Outsiders hold little sway over events in the Middle East. Statements of condemnation have been issued, and a United Nations resolution has been passed calling for a humanitarian truce. Rishi Sunak, French President Emmanuel Macron and US President Joe Biden all traipsed to Israel to show their solidarity with the country. None of this has slowed the violence or softened respective positions.

In the West, the response was initially one of universal shock at the Hamas atrocities, with many comparing it to the September 11, 2001 attacks on the US (in terms of relative population, it is many times worse).

But the Israeli response, which has led to an even higher death toll, has unsettled the consensus. Officially, the US, UK and other European countries continue to underline Israel’s right to self-defence, brushing off calls for a ceasefire. However, behind the scenes, they have urged Israeli authorities to show restraint. The pictures of Gaza buildings flattened, of schools and hospitals bombed, and of civilians cradling their dead children raised questions about proportionality in Israel’s response.

Within Europe, there is growing disquiet. European Commission President Ursula von der Leyen was amon those who rushed to Israel in the aftermath of the initial attacks, but her one-sided response has been criticised. EU members Ireland and Spain, who have experience in managing divided communities, have urged a more balanced approach.

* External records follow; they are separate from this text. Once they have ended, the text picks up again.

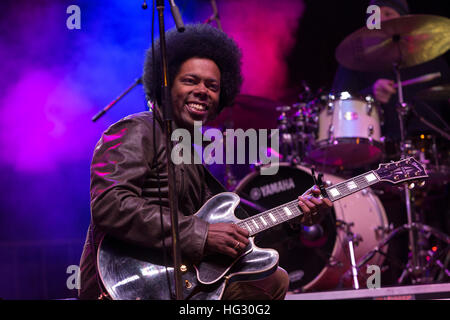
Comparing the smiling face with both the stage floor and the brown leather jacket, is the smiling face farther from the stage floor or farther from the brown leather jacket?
the stage floor

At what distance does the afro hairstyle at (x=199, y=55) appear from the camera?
321 centimetres

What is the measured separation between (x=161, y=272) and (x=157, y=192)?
0.49 meters

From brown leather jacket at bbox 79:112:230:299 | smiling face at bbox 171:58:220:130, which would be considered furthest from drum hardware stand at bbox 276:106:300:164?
→ brown leather jacket at bbox 79:112:230:299

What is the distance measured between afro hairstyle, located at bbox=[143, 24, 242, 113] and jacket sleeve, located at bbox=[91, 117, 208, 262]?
661 mm

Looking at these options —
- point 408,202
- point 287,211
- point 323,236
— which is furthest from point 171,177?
point 408,202

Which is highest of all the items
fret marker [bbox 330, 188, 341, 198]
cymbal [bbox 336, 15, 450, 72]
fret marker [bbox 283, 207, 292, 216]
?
cymbal [bbox 336, 15, 450, 72]

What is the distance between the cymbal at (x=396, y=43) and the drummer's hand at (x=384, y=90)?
0.16 meters

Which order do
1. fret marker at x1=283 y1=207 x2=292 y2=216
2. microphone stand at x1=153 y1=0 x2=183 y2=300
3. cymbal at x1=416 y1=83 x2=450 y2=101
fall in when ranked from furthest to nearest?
cymbal at x1=416 y1=83 x2=450 y2=101 < fret marker at x1=283 y1=207 x2=292 y2=216 < microphone stand at x1=153 y1=0 x2=183 y2=300

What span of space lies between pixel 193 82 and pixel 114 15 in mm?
2847

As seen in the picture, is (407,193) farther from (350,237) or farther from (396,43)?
(396,43)

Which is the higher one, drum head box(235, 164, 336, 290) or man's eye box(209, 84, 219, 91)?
man's eye box(209, 84, 219, 91)

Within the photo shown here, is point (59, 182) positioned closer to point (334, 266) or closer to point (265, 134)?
point (265, 134)

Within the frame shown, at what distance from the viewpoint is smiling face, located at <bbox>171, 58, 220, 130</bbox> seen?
9.64 feet

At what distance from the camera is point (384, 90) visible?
5223mm
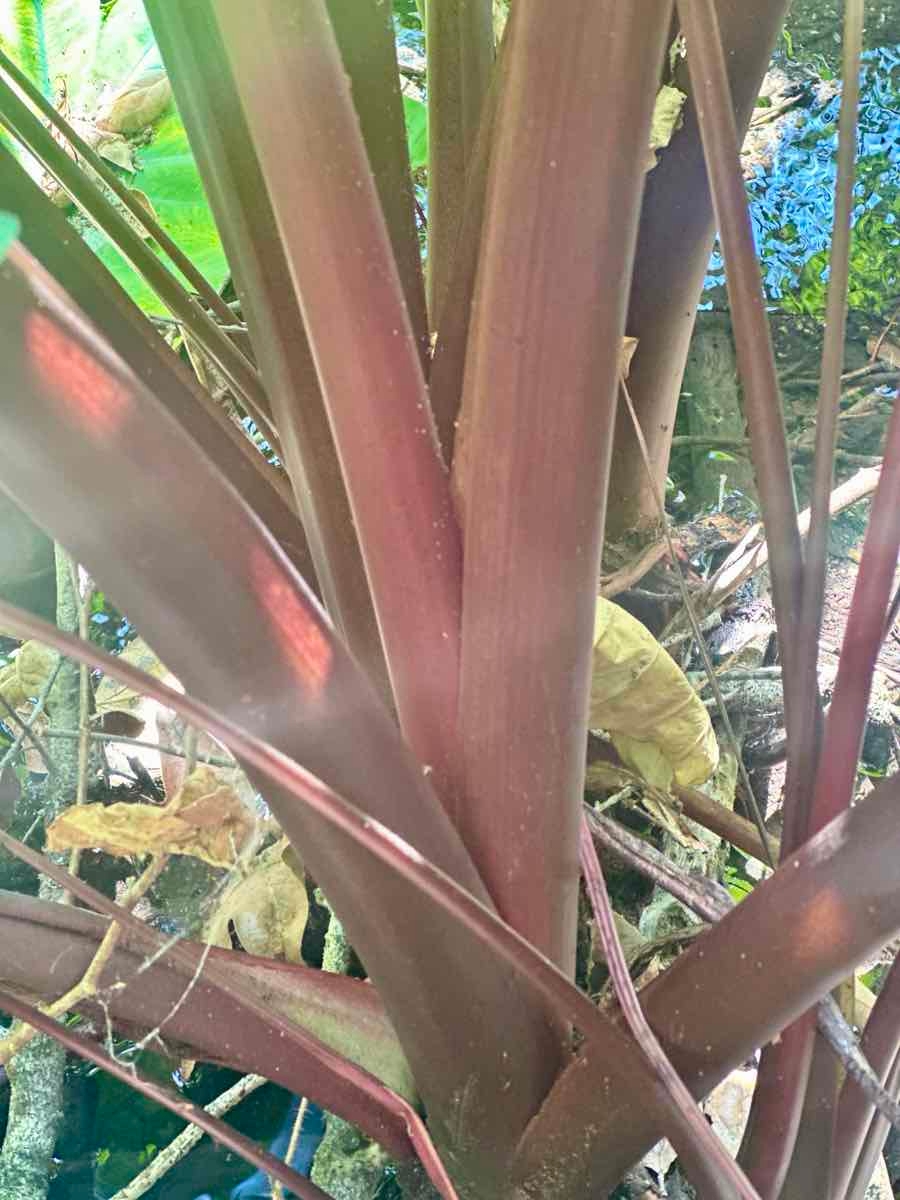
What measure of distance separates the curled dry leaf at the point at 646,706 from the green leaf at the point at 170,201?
1.77 feet

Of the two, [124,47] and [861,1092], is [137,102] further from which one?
[861,1092]

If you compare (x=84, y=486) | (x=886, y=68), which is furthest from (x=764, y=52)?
(x=886, y=68)

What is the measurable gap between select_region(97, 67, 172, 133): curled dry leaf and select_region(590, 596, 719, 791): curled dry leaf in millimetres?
600

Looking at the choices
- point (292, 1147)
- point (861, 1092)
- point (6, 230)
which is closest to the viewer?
point (6, 230)

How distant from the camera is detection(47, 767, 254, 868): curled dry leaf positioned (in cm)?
39

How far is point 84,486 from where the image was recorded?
0.25 meters

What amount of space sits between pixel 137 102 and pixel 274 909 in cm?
67

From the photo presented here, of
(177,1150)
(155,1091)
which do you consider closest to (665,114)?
(155,1091)

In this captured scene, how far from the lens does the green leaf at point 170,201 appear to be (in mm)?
895

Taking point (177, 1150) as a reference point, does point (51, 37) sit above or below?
above

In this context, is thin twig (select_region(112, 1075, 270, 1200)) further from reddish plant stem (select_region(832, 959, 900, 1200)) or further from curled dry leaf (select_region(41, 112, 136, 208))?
curled dry leaf (select_region(41, 112, 136, 208))

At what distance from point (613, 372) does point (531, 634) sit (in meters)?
0.10

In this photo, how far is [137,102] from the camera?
2.82 feet

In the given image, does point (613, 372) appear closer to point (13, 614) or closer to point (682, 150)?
point (13, 614)
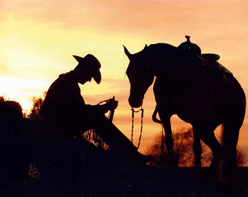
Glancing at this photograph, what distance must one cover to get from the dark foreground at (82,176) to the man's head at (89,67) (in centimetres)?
156

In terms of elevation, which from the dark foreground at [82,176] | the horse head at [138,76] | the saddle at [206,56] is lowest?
the dark foreground at [82,176]

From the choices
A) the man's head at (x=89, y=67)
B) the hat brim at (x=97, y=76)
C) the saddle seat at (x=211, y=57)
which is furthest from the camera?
the saddle seat at (x=211, y=57)

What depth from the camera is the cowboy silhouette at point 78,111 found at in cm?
783

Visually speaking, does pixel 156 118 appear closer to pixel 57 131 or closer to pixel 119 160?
pixel 119 160

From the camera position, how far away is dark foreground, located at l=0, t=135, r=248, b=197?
688cm

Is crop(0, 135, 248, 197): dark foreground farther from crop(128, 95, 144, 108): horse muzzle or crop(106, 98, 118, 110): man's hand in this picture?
crop(128, 95, 144, 108): horse muzzle

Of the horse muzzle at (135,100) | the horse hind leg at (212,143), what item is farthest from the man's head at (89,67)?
the horse hind leg at (212,143)

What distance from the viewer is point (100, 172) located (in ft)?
24.5

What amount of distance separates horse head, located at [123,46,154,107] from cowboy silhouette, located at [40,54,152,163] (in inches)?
19.6

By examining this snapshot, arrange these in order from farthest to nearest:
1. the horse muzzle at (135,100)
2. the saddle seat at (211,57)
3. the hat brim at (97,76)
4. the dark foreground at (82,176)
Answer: the saddle seat at (211,57) < the hat brim at (97,76) < the horse muzzle at (135,100) < the dark foreground at (82,176)

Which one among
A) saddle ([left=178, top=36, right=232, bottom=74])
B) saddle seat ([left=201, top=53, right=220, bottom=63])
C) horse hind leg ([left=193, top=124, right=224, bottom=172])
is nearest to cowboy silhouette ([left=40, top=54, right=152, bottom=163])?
horse hind leg ([left=193, top=124, right=224, bottom=172])

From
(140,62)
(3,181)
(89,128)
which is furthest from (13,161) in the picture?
(140,62)

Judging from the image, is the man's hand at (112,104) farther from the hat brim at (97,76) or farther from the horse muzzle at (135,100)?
the hat brim at (97,76)

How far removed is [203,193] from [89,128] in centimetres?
267
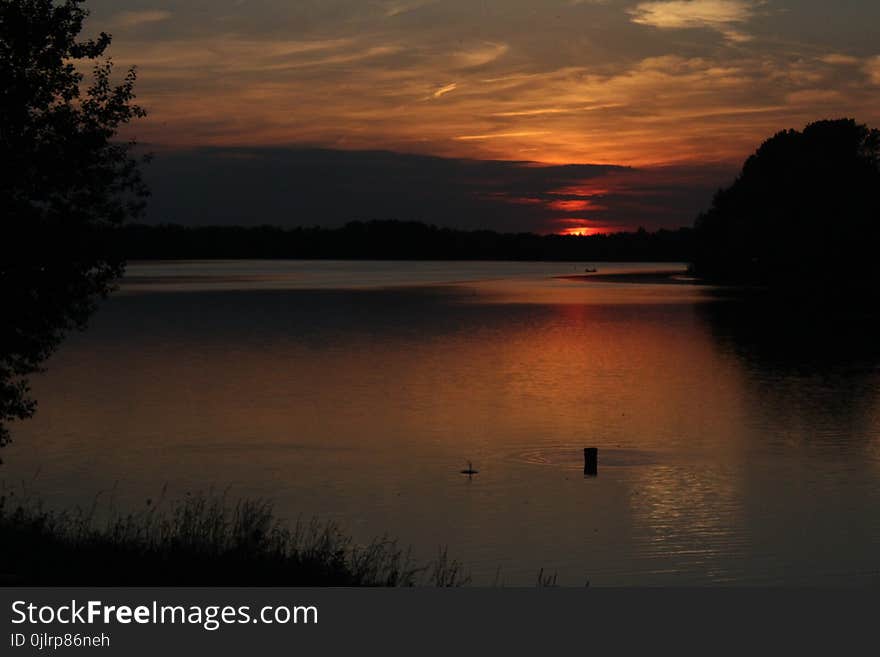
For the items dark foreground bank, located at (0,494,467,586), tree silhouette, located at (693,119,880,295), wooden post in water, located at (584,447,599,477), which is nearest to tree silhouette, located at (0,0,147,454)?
dark foreground bank, located at (0,494,467,586)

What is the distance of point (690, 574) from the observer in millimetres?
22906

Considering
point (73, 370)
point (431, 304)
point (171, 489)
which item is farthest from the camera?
point (431, 304)

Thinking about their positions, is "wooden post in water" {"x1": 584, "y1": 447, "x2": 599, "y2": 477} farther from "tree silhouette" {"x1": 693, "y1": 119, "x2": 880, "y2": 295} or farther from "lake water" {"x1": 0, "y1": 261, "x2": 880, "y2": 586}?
"tree silhouette" {"x1": 693, "y1": 119, "x2": 880, "y2": 295}

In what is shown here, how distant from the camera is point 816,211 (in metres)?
136

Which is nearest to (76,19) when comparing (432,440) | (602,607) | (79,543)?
(79,543)

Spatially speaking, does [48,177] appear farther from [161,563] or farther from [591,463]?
[591,463]

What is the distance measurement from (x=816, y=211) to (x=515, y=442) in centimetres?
10689

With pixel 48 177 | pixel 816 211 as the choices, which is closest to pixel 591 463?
pixel 48 177

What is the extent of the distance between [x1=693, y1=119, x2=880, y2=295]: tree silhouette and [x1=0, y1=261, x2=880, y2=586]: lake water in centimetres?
5229

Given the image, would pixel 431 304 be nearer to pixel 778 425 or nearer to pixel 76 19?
pixel 778 425

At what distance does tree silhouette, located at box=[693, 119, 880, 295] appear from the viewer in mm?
131250

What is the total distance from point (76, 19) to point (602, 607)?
46.1ft

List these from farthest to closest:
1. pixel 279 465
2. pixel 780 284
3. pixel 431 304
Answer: pixel 780 284, pixel 431 304, pixel 279 465

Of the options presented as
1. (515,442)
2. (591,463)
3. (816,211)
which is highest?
(816,211)
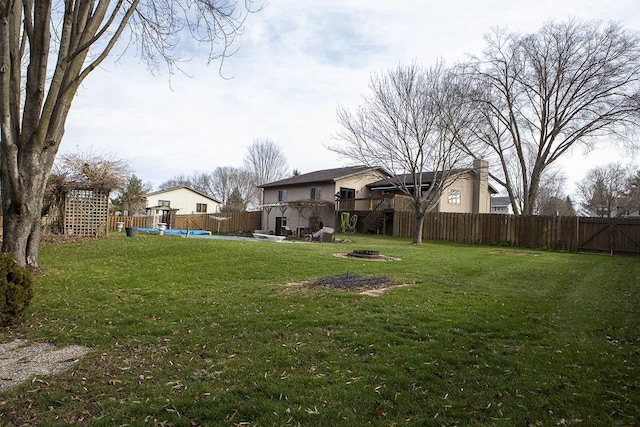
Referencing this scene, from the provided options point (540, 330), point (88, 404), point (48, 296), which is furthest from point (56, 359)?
point (540, 330)

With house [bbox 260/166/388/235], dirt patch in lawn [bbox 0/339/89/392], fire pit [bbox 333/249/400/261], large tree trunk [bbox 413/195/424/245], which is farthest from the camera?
house [bbox 260/166/388/235]

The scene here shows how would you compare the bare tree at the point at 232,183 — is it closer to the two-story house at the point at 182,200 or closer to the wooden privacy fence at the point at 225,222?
A: the two-story house at the point at 182,200

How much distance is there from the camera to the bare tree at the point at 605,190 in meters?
45.8

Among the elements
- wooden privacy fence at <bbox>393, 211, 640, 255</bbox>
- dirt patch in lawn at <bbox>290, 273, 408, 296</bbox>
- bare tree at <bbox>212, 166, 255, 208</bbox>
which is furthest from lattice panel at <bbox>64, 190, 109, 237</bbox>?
bare tree at <bbox>212, 166, 255, 208</bbox>

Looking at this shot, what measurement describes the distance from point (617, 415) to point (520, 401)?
25.8 inches

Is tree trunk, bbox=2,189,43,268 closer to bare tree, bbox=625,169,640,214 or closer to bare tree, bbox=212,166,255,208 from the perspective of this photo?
bare tree, bbox=212,166,255,208

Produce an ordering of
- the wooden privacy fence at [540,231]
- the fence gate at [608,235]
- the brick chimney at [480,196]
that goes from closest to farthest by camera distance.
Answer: the fence gate at [608,235], the wooden privacy fence at [540,231], the brick chimney at [480,196]

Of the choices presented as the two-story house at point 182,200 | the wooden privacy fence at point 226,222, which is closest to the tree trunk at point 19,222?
the wooden privacy fence at point 226,222

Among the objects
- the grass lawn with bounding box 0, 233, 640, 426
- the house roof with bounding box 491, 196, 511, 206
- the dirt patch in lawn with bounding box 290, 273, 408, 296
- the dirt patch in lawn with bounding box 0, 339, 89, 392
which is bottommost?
the dirt patch in lawn with bounding box 0, 339, 89, 392

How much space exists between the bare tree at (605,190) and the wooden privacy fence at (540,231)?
102ft

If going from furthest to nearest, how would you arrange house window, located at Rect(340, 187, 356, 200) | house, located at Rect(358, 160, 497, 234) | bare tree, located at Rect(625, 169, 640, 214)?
bare tree, located at Rect(625, 169, 640, 214) < house window, located at Rect(340, 187, 356, 200) < house, located at Rect(358, 160, 497, 234)

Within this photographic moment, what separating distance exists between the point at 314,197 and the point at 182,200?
54.1 ft

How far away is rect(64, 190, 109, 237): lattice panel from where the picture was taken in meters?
18.0

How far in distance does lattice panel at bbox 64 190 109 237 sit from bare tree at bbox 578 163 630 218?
159 ft
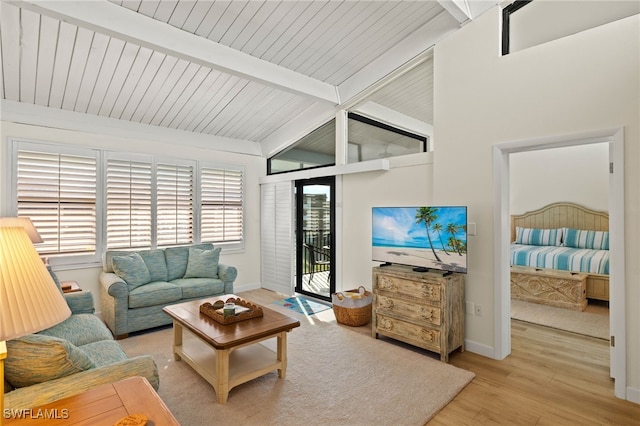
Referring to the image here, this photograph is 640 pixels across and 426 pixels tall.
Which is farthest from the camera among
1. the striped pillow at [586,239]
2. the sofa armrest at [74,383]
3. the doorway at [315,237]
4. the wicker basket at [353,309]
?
the striped pillow at [586,239]

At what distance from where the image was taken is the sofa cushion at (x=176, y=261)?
4484 millimetres

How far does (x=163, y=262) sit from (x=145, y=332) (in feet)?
3.04

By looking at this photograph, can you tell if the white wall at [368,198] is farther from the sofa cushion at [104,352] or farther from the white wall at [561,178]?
the white wall at [561,178]

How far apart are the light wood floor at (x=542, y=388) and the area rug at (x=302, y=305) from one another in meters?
1.98

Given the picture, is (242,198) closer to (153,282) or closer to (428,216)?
(153,282)

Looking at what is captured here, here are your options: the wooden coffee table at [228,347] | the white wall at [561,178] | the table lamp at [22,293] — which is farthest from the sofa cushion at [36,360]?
the white wall at [561,178]

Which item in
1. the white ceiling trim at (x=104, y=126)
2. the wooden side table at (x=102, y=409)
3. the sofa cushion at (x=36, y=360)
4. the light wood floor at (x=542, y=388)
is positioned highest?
the white ceiling trim at (x=104, y=126)

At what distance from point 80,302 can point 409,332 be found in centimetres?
323

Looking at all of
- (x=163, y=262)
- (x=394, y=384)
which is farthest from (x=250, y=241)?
(x=394, y=384)

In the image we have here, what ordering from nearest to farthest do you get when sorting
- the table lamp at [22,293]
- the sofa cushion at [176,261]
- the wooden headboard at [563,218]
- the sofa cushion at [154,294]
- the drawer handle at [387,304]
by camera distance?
the table lamp at [22,293]
the drawer handle at [387,304]
the sofa cushion at [154,294]
the sofa cushion at [176,261]
the wooden headboard at [563,218]

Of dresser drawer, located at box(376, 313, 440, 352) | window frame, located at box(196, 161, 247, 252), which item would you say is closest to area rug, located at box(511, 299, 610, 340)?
dresser drawer, located at box(376, 313, 440, 352)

And passions are high amongst the civil communities. There have been rival vigils and marches by Israeli and Palestinian supporters, sometimes clashing. Younger generations are breaking more towards the Palestinian cause, with some student protests, even in the US, seeming to justify the Hamas attacks. Among left and centrist parties, pro-Palestinian voices are pushing against what they see as an instinctively pro-Israeli stance of their leaders, like Labour’s Keir Starmer.

However, if history has taught us anything, the Middle East is complicated. This situation needs nuance. It needs a broad and open approach, that engages the challenges with tact.

Unfortunately, the world is now more polarised than ever. The Middle East is where diplomacy goes to die. At a time when we should be accepting the complexity of events, we are instead pushing further apart.